Unsupervised Discovery and Representation of Subspace Trends in Massive Biomedical Datasets
The goal of this dissertation is to develop unsupervised algorithms for discovering previously unknown subspace trends in massive multivariate biomedical data sets without the benefit of prior information. A subspace trend is a sustained pattern of gradual/progressive changes within an unknown subset of feature dimensions. A fundamental challenge to subspace trend discovery is the presence of irrelevant data dimensions, noise, outliers, and confusion from multiple subspace trends driven by independent factors that are mixed in with each other. These factors can obscure the trends in traditional dimension reduction and projection based data visualizations. To overcome these limitations, we propose a novel graph-theoretic neighborhood similarity measure for sensing concordant progressive changes across data dimensions. Using this measure, we present an unsupervised algorithm for trend-relevant feature selection and visualization. Additionally, we propose to use an efficient online density-based representation to make the algorithm scalable for massive datasets.

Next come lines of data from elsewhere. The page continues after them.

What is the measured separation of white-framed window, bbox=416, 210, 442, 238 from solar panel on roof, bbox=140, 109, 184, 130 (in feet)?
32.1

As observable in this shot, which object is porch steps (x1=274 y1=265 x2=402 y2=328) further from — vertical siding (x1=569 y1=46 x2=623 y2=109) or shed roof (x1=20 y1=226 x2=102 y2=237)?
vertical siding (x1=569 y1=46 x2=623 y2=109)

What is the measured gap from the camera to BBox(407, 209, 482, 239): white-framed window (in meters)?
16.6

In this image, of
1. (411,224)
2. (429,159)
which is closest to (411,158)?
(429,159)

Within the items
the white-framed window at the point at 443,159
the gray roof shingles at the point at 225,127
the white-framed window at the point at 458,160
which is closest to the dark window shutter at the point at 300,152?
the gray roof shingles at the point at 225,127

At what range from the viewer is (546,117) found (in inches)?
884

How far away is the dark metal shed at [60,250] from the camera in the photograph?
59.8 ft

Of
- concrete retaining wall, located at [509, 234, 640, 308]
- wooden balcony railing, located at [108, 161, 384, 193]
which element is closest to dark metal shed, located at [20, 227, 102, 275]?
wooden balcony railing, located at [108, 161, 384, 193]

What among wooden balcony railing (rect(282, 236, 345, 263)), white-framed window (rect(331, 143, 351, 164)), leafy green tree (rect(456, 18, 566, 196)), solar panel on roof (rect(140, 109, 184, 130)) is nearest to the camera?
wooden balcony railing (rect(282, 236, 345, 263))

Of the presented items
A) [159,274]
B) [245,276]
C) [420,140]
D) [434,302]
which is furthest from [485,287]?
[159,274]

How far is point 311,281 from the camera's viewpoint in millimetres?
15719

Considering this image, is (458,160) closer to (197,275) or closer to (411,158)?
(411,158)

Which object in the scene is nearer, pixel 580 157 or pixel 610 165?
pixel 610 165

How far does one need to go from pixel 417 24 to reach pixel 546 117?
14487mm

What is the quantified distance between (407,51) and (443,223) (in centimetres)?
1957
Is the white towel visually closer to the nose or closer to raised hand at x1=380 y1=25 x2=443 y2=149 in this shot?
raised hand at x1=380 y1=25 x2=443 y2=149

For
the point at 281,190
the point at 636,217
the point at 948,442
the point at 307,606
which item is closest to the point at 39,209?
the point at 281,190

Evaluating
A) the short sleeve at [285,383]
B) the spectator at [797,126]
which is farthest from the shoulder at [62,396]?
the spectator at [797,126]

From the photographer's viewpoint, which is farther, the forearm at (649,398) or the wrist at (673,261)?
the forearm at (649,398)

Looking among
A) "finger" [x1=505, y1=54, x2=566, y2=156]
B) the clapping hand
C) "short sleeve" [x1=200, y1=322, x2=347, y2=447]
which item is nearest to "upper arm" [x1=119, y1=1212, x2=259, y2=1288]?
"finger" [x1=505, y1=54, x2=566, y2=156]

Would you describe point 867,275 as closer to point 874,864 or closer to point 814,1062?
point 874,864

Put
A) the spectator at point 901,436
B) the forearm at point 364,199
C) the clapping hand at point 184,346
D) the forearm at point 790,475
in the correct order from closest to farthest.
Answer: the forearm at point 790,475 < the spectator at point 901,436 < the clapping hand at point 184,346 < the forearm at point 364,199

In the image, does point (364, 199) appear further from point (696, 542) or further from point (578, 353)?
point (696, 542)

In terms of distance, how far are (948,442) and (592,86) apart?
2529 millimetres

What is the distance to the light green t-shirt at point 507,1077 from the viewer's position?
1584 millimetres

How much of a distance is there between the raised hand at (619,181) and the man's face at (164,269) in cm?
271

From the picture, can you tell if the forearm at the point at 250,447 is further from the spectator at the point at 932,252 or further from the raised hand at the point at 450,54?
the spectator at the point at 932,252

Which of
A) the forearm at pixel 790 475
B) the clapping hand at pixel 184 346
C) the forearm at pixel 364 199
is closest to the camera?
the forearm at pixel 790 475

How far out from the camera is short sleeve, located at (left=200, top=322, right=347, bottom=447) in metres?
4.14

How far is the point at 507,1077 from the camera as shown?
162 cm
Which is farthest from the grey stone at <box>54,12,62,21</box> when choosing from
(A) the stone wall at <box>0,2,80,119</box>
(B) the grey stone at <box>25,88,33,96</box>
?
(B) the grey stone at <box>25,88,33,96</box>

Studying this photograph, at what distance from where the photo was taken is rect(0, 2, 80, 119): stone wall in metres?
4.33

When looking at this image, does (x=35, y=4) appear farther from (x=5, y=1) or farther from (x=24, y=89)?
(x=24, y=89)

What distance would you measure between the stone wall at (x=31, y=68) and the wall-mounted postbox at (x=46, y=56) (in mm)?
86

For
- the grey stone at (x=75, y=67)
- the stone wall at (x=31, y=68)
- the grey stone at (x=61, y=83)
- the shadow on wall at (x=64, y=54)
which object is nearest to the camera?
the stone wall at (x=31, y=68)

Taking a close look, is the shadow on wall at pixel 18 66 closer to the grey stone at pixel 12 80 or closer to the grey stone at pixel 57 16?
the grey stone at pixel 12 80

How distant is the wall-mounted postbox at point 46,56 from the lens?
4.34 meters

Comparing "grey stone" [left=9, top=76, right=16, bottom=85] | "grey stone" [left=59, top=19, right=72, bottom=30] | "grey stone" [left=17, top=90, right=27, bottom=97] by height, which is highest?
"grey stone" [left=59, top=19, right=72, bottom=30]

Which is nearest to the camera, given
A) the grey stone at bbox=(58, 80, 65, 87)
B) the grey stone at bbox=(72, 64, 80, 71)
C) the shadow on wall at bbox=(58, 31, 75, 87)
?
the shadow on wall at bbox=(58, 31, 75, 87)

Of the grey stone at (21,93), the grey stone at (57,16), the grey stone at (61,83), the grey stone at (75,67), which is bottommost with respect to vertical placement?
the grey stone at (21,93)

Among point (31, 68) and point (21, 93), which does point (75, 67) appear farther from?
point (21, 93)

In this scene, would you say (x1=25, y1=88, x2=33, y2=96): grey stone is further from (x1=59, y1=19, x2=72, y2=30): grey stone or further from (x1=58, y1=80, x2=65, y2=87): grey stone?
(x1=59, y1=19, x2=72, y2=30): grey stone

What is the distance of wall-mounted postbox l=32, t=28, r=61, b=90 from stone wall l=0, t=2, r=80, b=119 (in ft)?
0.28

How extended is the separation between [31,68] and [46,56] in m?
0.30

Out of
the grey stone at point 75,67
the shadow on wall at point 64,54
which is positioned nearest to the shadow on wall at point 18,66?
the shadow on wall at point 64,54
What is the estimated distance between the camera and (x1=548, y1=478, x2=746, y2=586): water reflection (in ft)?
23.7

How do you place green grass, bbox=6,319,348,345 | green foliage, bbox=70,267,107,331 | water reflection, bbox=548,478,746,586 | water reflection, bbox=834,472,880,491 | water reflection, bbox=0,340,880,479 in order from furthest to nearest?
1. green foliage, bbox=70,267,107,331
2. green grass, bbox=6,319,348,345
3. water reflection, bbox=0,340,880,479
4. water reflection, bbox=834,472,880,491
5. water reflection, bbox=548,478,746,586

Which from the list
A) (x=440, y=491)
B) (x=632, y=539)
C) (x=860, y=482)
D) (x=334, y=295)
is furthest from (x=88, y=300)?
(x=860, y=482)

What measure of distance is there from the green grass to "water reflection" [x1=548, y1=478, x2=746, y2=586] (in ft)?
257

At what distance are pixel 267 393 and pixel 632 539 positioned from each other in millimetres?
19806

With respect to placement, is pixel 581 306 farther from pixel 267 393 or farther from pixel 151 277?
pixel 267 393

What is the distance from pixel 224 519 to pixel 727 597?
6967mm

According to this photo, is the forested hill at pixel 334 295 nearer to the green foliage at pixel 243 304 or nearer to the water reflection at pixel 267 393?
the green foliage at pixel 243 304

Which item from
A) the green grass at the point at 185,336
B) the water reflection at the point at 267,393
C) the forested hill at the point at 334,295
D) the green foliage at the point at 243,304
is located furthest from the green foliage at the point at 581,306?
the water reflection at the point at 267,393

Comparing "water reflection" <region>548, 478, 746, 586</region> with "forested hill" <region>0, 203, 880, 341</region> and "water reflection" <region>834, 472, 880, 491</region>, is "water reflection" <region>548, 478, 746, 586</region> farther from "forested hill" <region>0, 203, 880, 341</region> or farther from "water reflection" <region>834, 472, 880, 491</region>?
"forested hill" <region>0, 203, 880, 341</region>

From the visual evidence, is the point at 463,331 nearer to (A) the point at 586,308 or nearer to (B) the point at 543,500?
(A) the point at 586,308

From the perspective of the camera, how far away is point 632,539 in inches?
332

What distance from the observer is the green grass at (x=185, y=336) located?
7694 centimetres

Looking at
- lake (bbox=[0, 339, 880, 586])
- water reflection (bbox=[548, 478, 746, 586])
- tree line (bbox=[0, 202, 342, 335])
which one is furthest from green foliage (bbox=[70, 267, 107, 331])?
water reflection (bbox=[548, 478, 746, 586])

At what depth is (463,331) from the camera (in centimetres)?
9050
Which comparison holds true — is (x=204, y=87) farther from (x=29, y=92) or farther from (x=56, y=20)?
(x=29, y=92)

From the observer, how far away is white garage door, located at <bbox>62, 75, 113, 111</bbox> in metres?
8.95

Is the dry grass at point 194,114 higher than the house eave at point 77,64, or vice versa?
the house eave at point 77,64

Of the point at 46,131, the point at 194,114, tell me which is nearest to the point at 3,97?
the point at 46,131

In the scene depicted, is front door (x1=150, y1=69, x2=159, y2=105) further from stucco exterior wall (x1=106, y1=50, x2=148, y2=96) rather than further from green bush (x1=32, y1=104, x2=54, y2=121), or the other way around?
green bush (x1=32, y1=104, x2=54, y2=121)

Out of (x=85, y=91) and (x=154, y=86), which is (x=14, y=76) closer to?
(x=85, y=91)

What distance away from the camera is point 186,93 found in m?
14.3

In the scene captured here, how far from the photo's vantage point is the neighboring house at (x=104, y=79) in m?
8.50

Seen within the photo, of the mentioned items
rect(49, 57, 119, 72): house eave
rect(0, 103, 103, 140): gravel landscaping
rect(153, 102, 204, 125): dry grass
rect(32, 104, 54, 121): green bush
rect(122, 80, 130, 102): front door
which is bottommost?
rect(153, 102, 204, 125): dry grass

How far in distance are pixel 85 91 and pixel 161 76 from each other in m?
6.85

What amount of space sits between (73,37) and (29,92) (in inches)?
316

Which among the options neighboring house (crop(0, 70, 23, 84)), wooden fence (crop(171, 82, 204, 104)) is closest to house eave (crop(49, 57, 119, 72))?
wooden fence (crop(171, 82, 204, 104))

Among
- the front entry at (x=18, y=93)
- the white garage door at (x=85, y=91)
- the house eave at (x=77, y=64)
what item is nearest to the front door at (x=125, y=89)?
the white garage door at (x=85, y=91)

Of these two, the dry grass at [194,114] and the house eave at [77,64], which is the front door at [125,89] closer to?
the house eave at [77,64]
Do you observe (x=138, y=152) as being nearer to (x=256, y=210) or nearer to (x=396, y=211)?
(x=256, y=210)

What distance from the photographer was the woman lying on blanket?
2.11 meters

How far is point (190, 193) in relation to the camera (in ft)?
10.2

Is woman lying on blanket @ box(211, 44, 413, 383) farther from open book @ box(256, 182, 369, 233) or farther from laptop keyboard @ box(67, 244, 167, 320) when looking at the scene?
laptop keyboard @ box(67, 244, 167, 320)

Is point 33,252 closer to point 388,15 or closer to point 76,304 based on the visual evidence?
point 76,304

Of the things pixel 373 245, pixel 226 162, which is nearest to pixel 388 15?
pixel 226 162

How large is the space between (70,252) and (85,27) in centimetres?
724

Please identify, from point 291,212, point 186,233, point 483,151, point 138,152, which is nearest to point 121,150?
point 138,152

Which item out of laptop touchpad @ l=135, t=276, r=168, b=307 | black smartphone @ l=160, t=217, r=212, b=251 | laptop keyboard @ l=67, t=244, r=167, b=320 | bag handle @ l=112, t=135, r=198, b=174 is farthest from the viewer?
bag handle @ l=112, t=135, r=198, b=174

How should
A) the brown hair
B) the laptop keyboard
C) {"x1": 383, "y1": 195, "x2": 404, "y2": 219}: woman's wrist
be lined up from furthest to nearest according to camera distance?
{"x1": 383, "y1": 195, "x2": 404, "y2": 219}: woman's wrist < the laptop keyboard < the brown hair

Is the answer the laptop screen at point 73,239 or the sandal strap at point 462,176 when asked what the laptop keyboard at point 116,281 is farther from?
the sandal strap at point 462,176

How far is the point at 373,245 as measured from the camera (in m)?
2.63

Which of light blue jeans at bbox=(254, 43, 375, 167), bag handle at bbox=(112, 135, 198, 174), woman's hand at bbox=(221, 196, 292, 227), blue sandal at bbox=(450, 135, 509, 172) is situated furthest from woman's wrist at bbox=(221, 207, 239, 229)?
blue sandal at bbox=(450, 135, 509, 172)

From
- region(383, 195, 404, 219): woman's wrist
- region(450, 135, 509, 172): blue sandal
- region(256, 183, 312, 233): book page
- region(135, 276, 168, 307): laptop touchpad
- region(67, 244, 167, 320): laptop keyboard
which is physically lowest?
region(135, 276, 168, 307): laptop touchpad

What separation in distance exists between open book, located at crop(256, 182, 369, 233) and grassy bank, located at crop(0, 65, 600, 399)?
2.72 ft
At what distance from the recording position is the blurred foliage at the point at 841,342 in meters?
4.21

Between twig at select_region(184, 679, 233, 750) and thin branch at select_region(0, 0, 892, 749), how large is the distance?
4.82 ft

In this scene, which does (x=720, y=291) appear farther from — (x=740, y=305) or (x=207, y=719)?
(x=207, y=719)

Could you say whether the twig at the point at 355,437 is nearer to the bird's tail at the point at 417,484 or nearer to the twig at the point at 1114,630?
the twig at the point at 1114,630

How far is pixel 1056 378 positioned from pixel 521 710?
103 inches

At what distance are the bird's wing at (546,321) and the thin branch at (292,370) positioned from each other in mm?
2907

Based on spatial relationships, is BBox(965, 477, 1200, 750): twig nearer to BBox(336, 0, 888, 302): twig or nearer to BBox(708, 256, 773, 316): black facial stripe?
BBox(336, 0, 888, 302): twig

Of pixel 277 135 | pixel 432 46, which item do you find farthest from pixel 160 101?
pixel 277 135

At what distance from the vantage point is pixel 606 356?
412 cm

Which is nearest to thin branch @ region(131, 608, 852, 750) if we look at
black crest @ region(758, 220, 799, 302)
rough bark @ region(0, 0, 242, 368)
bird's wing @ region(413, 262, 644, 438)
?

The representation not only assists in trend discovery, but also in cluster detection including rare populations. Our method has been successfully applied to diverse synthetic and real-world biomedical datasets, such as gene expression microarray and arbor morphology of neurons and microglia in brain tissue. Derived representations revealed biologically meaningful hidden subspace trend(s) that were obscured by irrelevant features and noise. Although our applications are mostly from the biomedical domain, the proposed algorithm is broadly applicable to exploratory analysis of high-dimensional data including visualization, hypothesis generation, knowledge discovery, and prediction in diverse other applications.